WORK TO COMPLETE:
1 - In the text on Fordham's ban on Students for Justice in Palestine, how many incidents of suppression did Palestine Legal respond to between 2014 and 2016?
2 - Reproduce the passage of the text on Fordham's ban on Students for Justice in Palestine from "The filing also" up to and including "approval of clubs.".

TEXT PROVIDED:
★ ★ ★ ★ ★ ★ ★

The filing also asserts that Fordham acted in bad faith by violating its own procedures for granting clubs official recognition when, at an advanced stage in the process, it replaced the club registration rules with new rules that had never previously been distributed or applied, and which gave the Dean the power to veto the student government’s approval of clubs.

Advocates supporting the filing, including a Fordham professor and a Jewish Voice for Peace staff member, say that groups like Students for Justice in Palestine at Fordham play a vital role in raising awareness about Israel‘s human rights abuses, especially as the world marks fifty years of Israel’s occupation this summer. They also argue that Fordham’s ban on SJP is the result of a concerted effort to shut down advocacy for Palestinian rights, especially on university campuses; Palestine Legal responded to 650 incidents of suppression targeting speech supportive of Palestinian rights from 2014 to 2016.

“Again and again, we’re seeing university administrators respond to pressure from Israel-aligned individuals and groups to condemn, censor and punish advocates for Palestinian rights, said Dima Khalidi, Director of Palestine Legal. “We cannot allow some people’s discomfort with the reality of Israel’s decades-long subjugation of Palestinians to trample cherished free speech principles and stop the conversation before it even starts – especially on college campuses.

★ ★ ★ ★ ★ ★ ★

RECORD EXTRACTS:
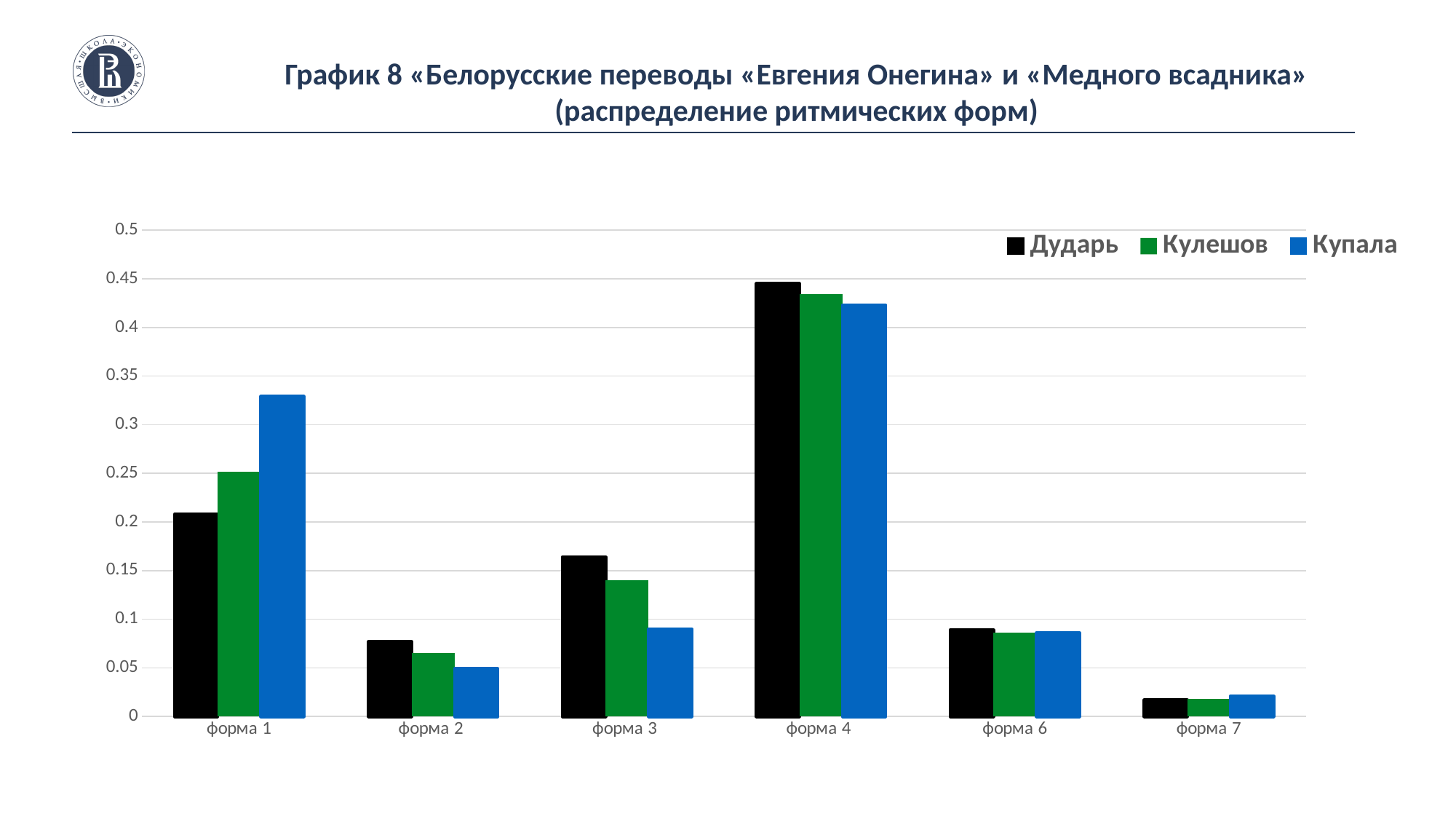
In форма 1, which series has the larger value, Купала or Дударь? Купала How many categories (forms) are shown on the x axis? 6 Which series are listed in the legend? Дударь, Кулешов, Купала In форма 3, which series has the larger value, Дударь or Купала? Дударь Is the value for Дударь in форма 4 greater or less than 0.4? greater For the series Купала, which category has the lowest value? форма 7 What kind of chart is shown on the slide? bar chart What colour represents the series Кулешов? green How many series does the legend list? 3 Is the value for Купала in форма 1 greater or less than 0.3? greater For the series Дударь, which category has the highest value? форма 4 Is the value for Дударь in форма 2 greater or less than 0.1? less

★ ★ ★ ★ ★ ★ ★

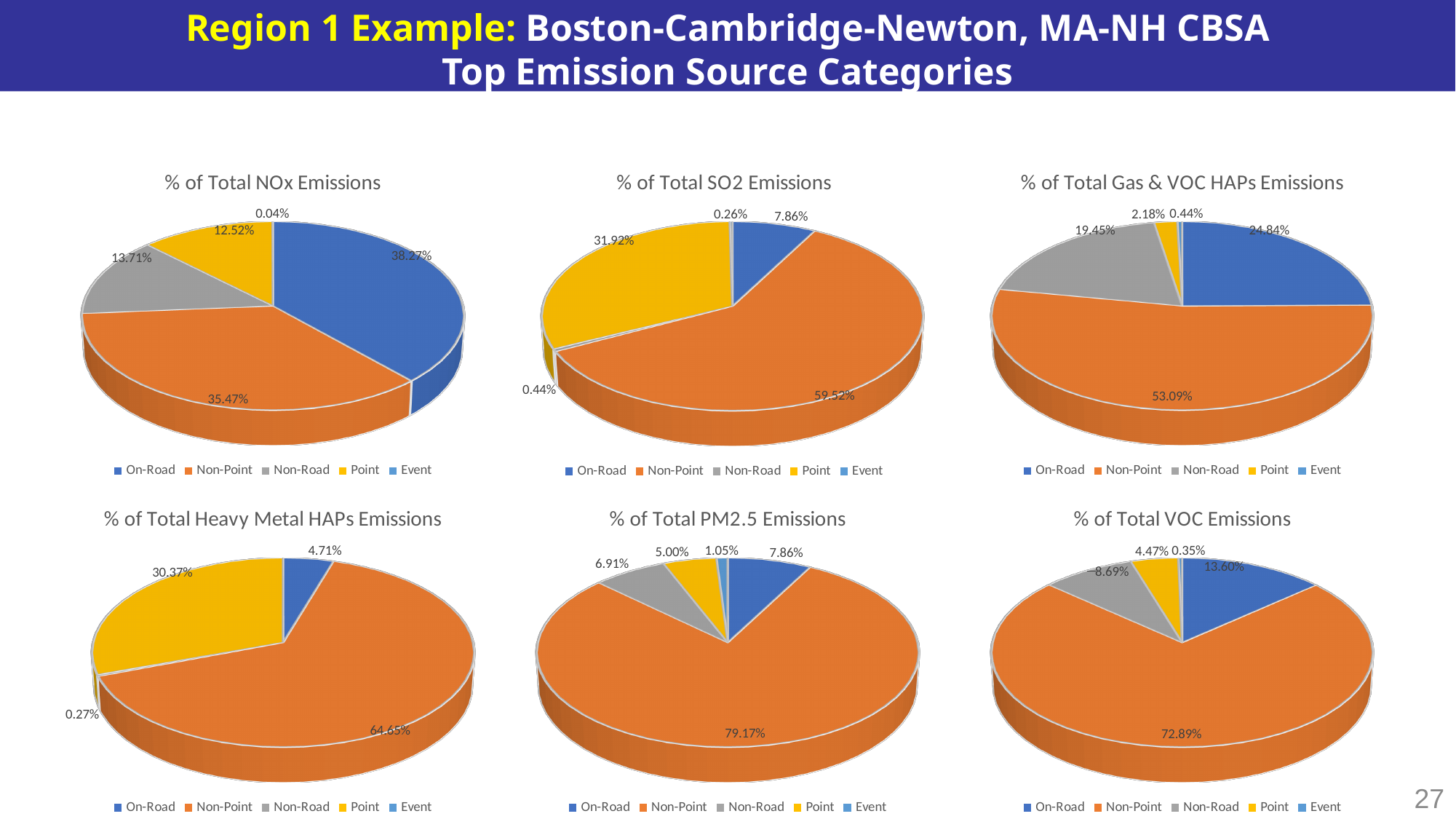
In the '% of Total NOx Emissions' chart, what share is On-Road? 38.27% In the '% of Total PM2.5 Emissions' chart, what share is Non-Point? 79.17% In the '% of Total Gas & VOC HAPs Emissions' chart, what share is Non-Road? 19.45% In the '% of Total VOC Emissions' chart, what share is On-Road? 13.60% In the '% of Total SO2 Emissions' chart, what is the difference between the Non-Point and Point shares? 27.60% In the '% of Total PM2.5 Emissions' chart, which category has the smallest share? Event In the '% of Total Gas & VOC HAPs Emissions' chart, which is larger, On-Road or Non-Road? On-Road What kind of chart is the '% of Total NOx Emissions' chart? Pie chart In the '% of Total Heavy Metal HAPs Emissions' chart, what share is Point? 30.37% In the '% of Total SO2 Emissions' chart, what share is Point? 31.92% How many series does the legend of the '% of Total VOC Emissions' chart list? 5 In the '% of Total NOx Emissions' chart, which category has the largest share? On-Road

★ ★ ★ ★ ★ ★ ★

TASK-BY-TASK OUTPUTS:
1 - 650 incidents.

2 -
The filing also asserts that Fordham acted in bad faith by violating its own procedures for granting clubs official recognition when, at an advanced stage in the process, it replaced the club registration rules with new rules that had never previously been distributed or applied, and which gave the Dean the power to veto the student government’s approval of clubs.